** Start Reading text **

Your wife has zero respect for you. You don't give her reason to.


----------



## Almostrecovered (Jul 14, 2011)

Locard said:


> Your wife has zero respect for you. You don't give her reason to.


you know I don't mind the tough love stuff like this at times but you haven't really given any constructive criticism with it, thus it comes off as an insult and the OP will likely just ignore your advice as a result


----------



## sinnister (Dec 5, 2010)

I sort of agree with Locard. What is it going to take for the OP to realize he has enabled this from the start?

You are the husband she is the wife. Drop the hammer.

If she loves you she will stop this foolish EA. "Friends". Do you know how ridiculous that sounds?


----------



## Almostrecovered (Jul 14, 2011)

sinnister said:


> I sort of agree with Locard. What is it going to take for the OP to realize he has enabled this from the start?
> 
> You are the husband she is the wife. Drop the hammer.
> 
> If she loves you she will stop this foolish EA. "Friends". Do you know how ridiculous that sounds?



I'm not saying he is wrong

I'm saying that by merely posting a quick and hard post like that will only cause men who have trouble asserting themselves to get defensive and dismiss the post quickly. (I fear the OP is already gone anyways, he hasn't been on since yesterday) The first tough love post needs to be backed up with some reasons in order to get the point across without sounding like an insult.


----------



## Shaggy (Jul 17, 2011)

You need to call her out on the crap - because honestly it sounds like she is at best in an EA, but since she is physically distant and aggressively telling you that you are way out of line in worrying about your marriage, and talking to her - it likely has on PA or will shortly. 

Get "More than friends" and read it.

It's is not being jealous or paranoid to see your wife putting immense amounts of time into another man - it is just being smart and trusting your gut. Clearly she is putting lost of time and emotion into him - and he is doing the same back to her. The OM obviously is working hard at pursuing and building the relationship with her.

Her reaction to you, is a huge red flag, it is also disrespectful, and says she doesn't recognize your right, and I mean right, to set boundaries that you will accept from your partner.


----------

** End Reading text **

Work to do -
Which book does Shaggy tell the reader to get and read in the forum thread? Work from the forum thread alone.

** Start Given information **

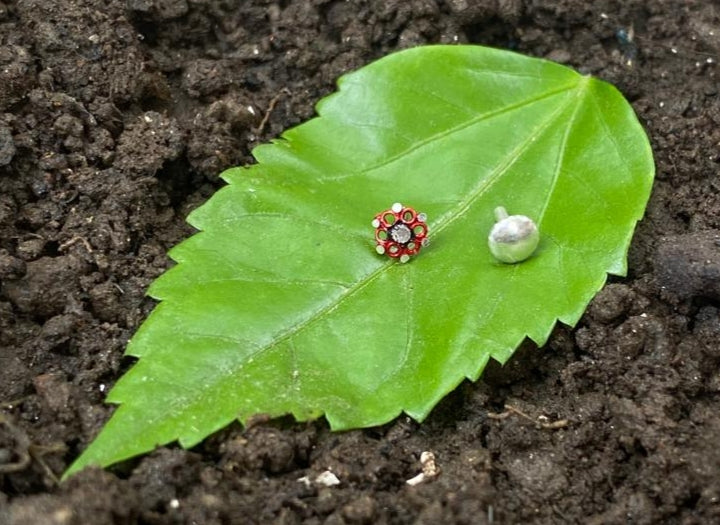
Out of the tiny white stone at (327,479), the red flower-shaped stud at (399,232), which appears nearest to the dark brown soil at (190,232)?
the tiny white stone at (327,479)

** End Given information **

Result of this task -
"More than friends"